John buries his head under his hands. There's still nothing he can do to help. While Sherlock's gone on to fight, all John's done has been to wait. All he can do now, still, is wait. That's all he knows how to do.

Until he comes back. When he comes back. Until then, John waits and bears every excruciating day just as he has done so far.

Every tick of the clock, just like all of his everyday things, feels like a thousand little deaths.

One afternoon, John is reading a medical journal over his lunch at their Chinese restaurant, when someone slides onto the seat across from him.

"Hello, John."

The journal slips from John's hands and drops to the floor. A plate of dim sum follows it and empties its content onto the open pages.
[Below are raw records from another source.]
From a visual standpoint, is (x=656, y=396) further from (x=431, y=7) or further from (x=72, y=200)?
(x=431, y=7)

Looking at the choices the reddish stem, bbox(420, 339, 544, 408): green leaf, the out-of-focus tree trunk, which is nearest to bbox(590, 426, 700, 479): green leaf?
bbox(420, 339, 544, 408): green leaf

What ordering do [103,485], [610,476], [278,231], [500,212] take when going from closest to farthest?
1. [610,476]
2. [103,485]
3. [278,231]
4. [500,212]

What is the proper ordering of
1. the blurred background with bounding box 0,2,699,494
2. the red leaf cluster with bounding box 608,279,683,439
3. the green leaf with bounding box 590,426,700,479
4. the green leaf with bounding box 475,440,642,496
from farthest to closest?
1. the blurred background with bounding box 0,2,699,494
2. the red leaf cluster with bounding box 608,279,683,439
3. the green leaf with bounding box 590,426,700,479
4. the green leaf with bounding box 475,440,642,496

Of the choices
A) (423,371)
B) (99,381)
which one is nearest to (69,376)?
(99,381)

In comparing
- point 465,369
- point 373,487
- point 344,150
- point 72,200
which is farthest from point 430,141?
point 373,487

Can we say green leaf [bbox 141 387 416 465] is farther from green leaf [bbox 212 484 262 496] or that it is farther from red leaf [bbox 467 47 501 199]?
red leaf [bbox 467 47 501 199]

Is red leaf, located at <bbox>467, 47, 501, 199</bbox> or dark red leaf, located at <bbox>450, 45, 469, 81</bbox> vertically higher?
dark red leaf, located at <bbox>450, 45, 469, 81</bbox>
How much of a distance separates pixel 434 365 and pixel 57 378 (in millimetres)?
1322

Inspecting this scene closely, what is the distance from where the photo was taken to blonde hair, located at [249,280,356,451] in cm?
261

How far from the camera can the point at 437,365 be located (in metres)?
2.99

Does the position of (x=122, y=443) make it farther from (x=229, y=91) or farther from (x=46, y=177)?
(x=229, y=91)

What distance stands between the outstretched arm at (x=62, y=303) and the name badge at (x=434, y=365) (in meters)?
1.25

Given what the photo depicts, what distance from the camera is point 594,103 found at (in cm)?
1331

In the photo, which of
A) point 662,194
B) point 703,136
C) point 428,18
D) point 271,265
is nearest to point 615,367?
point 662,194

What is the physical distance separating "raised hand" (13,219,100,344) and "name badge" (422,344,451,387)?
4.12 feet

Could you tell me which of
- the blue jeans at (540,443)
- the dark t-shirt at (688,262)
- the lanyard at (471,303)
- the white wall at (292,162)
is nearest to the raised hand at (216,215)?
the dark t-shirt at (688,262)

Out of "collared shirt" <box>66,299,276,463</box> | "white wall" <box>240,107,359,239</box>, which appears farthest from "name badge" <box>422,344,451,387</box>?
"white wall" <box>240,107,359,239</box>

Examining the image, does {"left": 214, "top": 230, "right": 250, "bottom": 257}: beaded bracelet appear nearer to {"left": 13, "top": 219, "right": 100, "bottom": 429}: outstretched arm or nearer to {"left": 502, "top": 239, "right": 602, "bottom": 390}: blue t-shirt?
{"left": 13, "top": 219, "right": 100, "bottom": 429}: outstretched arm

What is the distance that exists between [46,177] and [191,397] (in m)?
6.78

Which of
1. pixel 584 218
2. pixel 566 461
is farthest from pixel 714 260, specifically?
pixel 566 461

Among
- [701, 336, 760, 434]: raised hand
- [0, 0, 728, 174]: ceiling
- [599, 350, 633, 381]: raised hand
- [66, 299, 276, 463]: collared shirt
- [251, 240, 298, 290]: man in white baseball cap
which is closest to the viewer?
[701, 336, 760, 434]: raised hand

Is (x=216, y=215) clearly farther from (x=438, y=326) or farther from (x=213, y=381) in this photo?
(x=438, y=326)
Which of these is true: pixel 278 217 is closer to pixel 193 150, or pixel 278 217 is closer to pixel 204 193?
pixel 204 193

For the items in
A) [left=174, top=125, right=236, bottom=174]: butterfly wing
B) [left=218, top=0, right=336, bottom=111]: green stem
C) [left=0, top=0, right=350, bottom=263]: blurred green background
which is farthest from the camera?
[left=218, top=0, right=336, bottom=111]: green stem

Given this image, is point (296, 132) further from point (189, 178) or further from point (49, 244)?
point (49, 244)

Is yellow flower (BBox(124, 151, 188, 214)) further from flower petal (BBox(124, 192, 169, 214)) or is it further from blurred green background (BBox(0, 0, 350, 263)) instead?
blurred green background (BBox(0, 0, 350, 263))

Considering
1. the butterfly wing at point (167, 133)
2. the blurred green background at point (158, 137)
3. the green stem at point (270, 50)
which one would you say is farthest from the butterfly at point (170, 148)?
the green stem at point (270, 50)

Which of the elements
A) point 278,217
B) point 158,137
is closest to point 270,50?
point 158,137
"Uh, well, that's a horrifyingly ill-researched article anyway. You'd be well advised to skip it altogether."

John's not sure whether his voice would work, but it manages to produce something that sounds somewhat close to words, "Would I be?"

"Oh yes. That entire research on the limitation of human pulmonary functions is demonstratively fallacious."

It's Sherlock's voice speaking to him; those ever-familiar gray blue eyes are also his, and it's Sherlock, all of him, from the mop of his unbelievably unruly hair to those overly large sized feet currently bumping against John's. John can't quite make himself believe any of them.

"John," Sherlock says, a little uncertainly this time.

And it is Sherlock. It truly is him, and John - John begins to laugh, hard, and he cannot stop, not until the tears in his eyes can easily be justified.

"Well, I've missed you, too," Sherlock says drily, but even though John's eyes are too blurred to tell, John feels it in Sherlock's voice, the same tremble he himself feels in his chest.

John blindly grasps at the collar of Sherlock's coat and pulls him forward, not minding that more plates are following the example of the dim sum plate onto the floor. "Never again, do you hear me? Never again. Never."

"No," Sherlock promises, and his voice, too, is frayed around the edges. "No. Never again."

Sherlock's hands, no longer hesitant, are around John's shoulders. The grips are tight, as if they're making sure John's tangible and whole in front of him.

"Moriarty?" John asks, eventually, once he can speak again.

Sherlock's eyes harden at the mention of the name. "He's been taken care of. I'll not let him take away one more second of our time."

John leans back and observes his friend. Sherlock looks older, weathered down, but not beaten down. His eyes, still sharp, seem kinder, deeper, and maybe more haunted, but there will be time to change that. There's an angry, red gash over his right wrist and another against his left temple. John wants to ask what's happened. He wants to kiss them. But there will be time for that, too. They have that time now. He sees Sherlock doing the same, cataloguing John's every feature, memorizing them all over again and set them against his memory.

Sherlock catches his look; he clears his throat and raises an eyebrow. "How attached are to your lunch?"

"Considering it's mostly gracing the floor right now, not so much. Why?"

"There seems to be a case, a development, even, that's obviously so beyond anything Lestrade's capable of solving himself -"

"- That you feel obligated to give him a hand?" John smiles. It's been so long that he's forgotten what it feels like.

"Or, two, actually. If your practice can spare you for an hour or two, that is. Can it?"

"There's a chance I may regret this, but I will tell you this once and for all: Sherlock, you will never have to ask me that again."

The haunted look in Sherlock's eyes is lost as a smile tugs at his lips. "No, I don't suppose I will."